Introduction to Shotgun Metagenomics, from Sampling to Data Analysis

What Is Shotgun Metagenomics

Metagenomics is the science that applies high-throughput sequencing technologies and bioinformatics tools to directly obtain the genetic content of a microbial community without the need to isolate and culture the individual microbial species. Metagenomics enables researches not only to study the functional gene composition of microbial communities but also to conduct evolutionary research. Metagenomics has been used to identify novel biocatalysts or enzymes and generate novel hypotheses of microbial function, which is a powerful and practical tool. Compared to 16S/18S/ITS amplicon sequencing, metagenomics can provide more information about functional potential of microbial communities and whole-genome sequences. The rapid development and substantial cost decrease in high-throughput sequencing have dramatically promoted the development of shotgun metagenomic sequencing.

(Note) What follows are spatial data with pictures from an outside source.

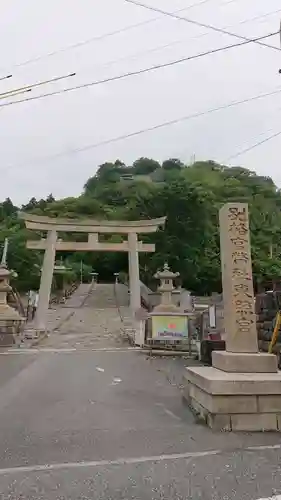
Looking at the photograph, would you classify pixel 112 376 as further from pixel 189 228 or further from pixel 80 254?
pixel 80 254

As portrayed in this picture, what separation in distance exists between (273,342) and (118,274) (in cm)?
4313

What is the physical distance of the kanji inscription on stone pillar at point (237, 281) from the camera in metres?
6.71

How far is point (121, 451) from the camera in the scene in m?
4.83

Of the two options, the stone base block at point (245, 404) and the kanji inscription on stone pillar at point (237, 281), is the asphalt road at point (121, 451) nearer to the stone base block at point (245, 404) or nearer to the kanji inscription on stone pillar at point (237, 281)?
the stone base block at point (245, 404)

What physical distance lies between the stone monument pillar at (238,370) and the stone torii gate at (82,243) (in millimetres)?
20655

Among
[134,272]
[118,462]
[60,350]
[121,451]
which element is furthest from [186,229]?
[118,462]

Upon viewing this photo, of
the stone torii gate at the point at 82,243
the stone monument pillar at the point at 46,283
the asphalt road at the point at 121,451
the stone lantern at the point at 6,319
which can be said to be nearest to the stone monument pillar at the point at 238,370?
the asphalt road at the point at 121,451

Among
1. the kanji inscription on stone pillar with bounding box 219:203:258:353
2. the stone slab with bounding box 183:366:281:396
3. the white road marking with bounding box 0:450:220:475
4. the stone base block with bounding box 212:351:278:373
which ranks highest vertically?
the kanji inscription on stone pillar with bounding box 219:203:258:353

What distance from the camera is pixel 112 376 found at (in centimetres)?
1138

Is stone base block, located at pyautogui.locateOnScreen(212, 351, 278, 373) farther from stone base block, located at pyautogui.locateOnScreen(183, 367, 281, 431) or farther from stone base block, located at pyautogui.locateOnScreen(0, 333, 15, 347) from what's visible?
stone base block, located at pyautogui.locateOnScreen(0, 333, 15, 347)

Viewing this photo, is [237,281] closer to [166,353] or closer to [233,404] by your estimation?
[233,404]

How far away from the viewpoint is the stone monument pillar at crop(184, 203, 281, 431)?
561cm

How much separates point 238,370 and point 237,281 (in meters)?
1.44

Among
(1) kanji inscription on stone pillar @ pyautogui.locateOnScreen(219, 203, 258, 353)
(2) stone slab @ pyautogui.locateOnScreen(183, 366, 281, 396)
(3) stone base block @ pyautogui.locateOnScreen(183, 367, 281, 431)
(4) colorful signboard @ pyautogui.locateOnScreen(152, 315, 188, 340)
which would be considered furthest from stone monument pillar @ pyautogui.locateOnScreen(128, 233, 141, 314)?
(3) stone base block @ pyautogui.locateOnScreen(183, 367, 281, 431)
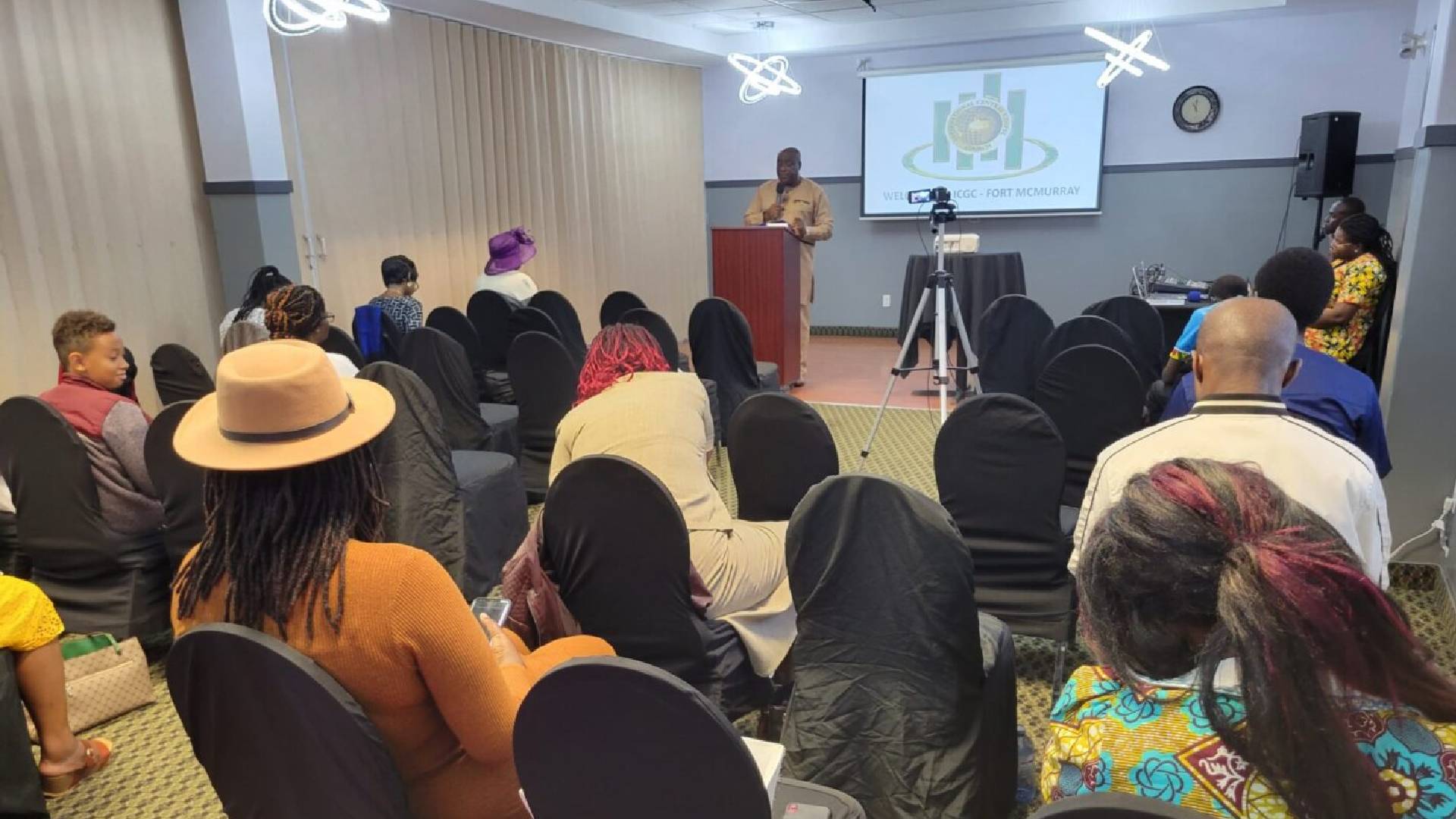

This article gives an overview of metagnomics, from sampling to data analysis. A typical metagenomics project involves sample preparation, sequencing, and data analysis (including assembly, binning, annotation, statistical analysis, and data submission).

Figure 1. Flowchart illustrating a standard metagenome project.Figure 1. Flow diagram of a typical metagenome project.

How Dose Shotgun Metagenomics Work

Sample preparation

Sample preparation generally involves two steps, sample collection and DNA extraction, both of which can affect quality ad accuracy of metagenomic experiments. Commercial kits are available for sample collection and DNA isolation. Its key objectives are to collect enough microbial biomass for sequencing and to minimize contamination. When working with low biomass samples, ultraclean reagents and "blank" sequencing controls should be used to minimize less "real" signals.

Library preparation and sequencing

Common high-throughput sequencing platforms include Illumina systems, Roche 454, Ion Torrent instruments, and PacBio SMRT systems.

Frey et al. (2014) assessed the ability of three next generation sequencing (NGS) platforms (Illumina MiSeq, Roche 454 Titanium, and Ion Torrent PGM) to identify a low-titer pathogen (viral or bacterial) in a clinically relevant blood sample. They found that Ion Torrent PGM and Illumina platforms perform better in identification of scarce microbial species, and for bacterial samples, only the MiSeq platform could provide reads that were unambiguously classified as originating from Bacillus anthracis.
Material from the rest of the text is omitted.